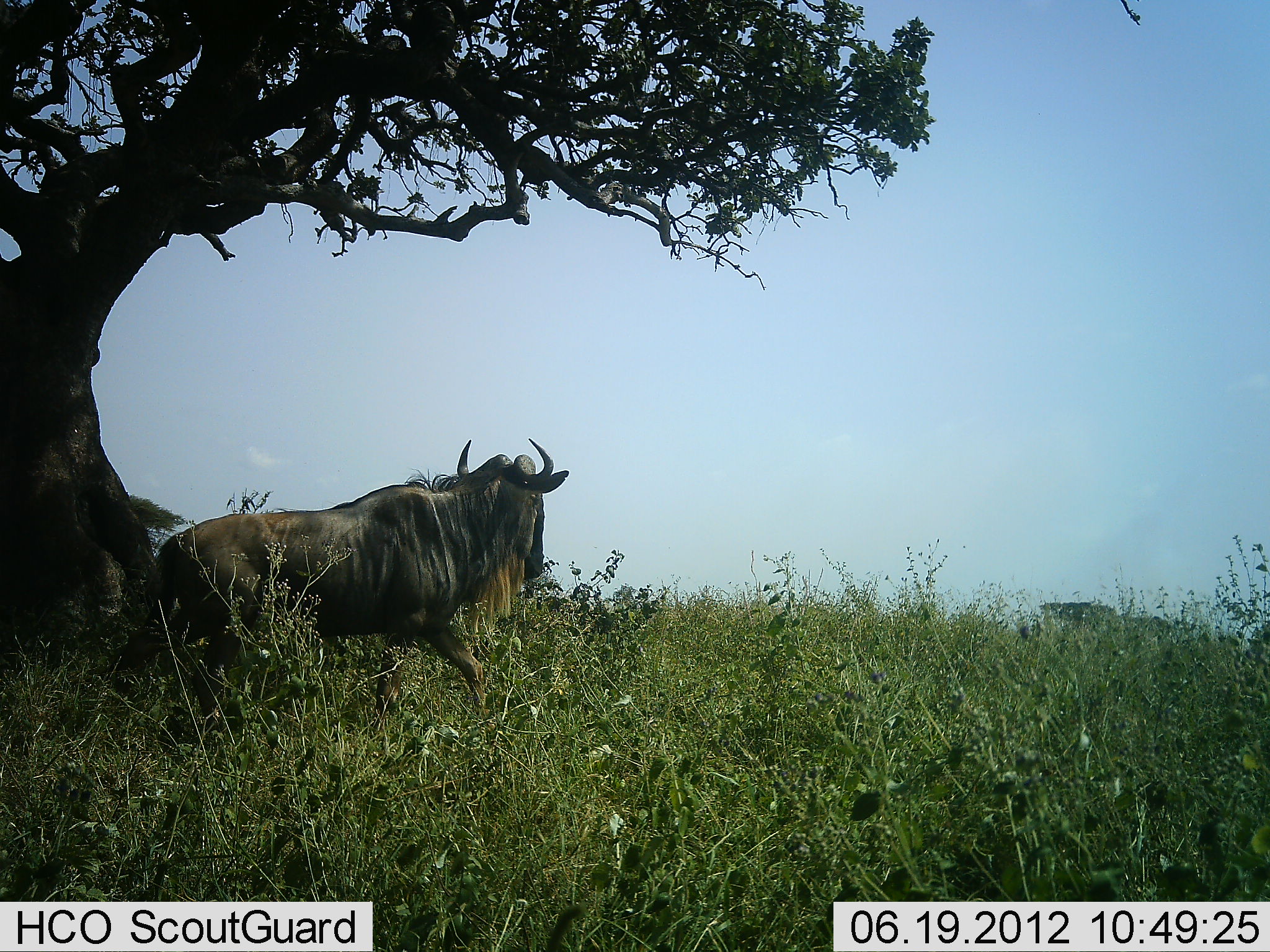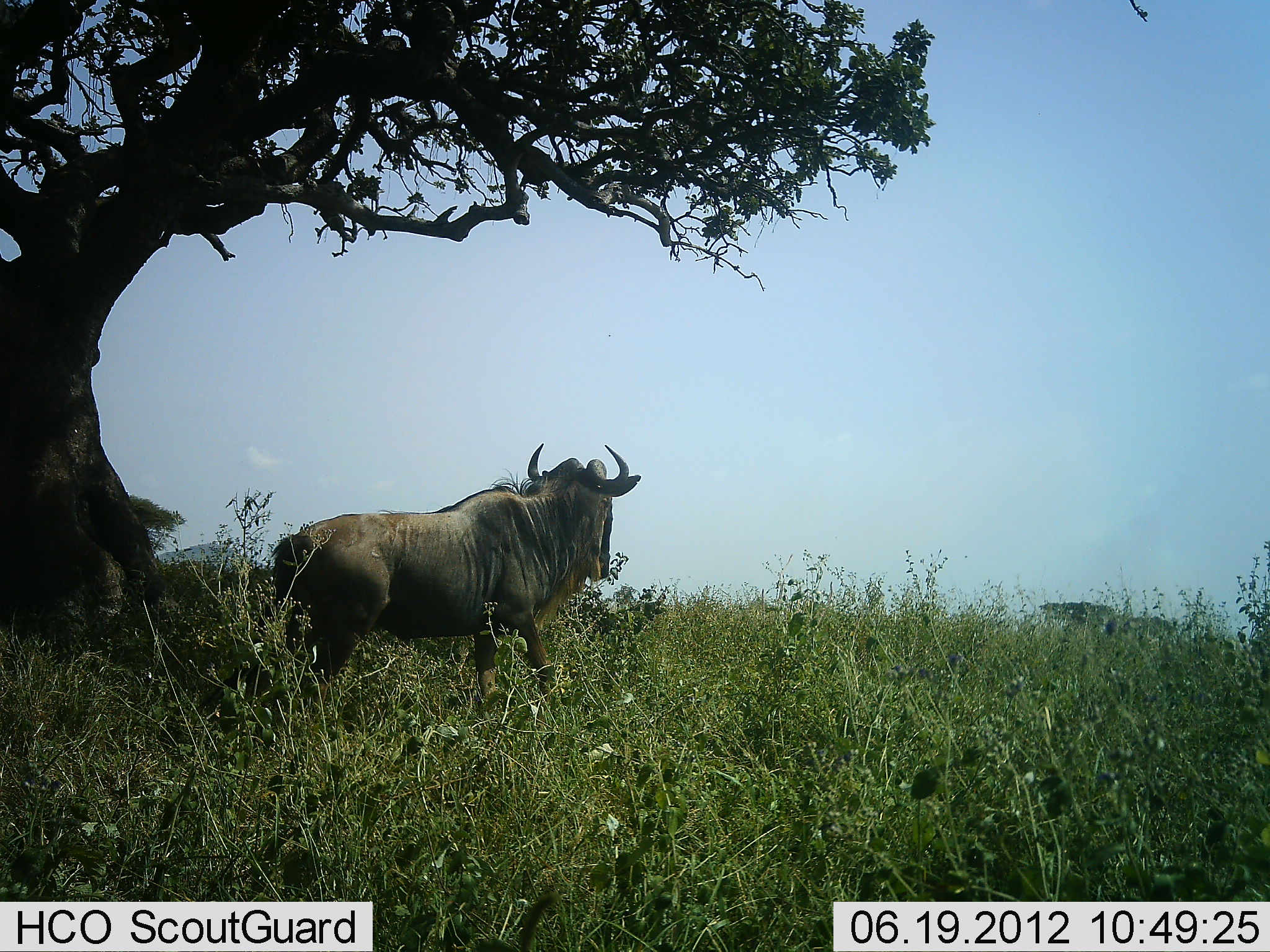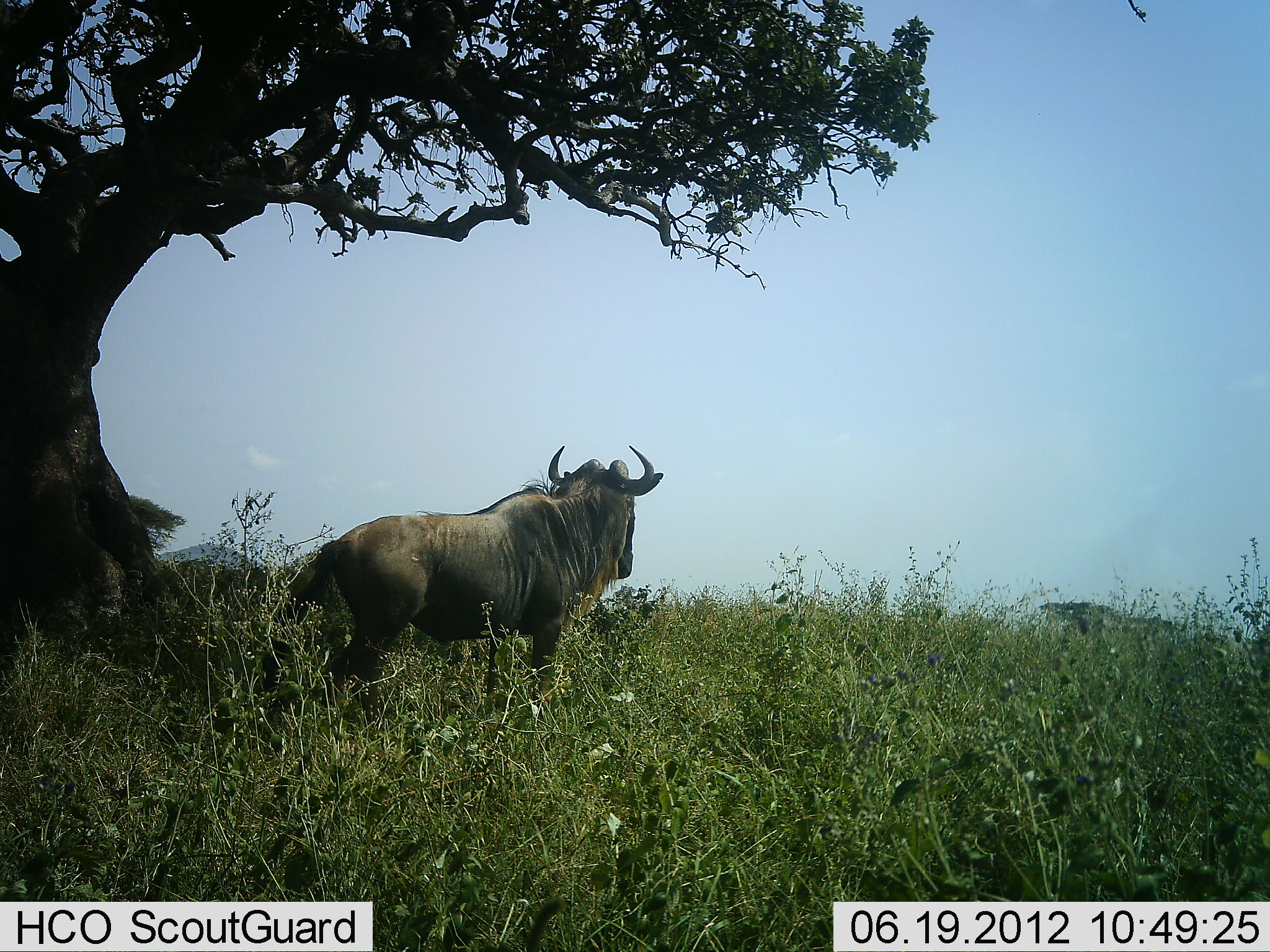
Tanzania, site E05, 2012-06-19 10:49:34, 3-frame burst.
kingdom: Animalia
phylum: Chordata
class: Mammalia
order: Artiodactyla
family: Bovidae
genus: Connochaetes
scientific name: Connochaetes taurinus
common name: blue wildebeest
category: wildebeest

····················

THE PROBLEM:
Retype each line above precisely, please. Skip anything that is a picture.

RESPONSE AREA:
Tanzania, site E05, 2012-06-19 10:49:34, 3-frame burst.
kingdom: Animalia
phylum: Chordata
class: Mammalia
order: Artiodactyla
family: Bovidae
genus: Connochaetes
scientific name: Connochaetes taurinus
common name: blue wildebeest
category: wildebeest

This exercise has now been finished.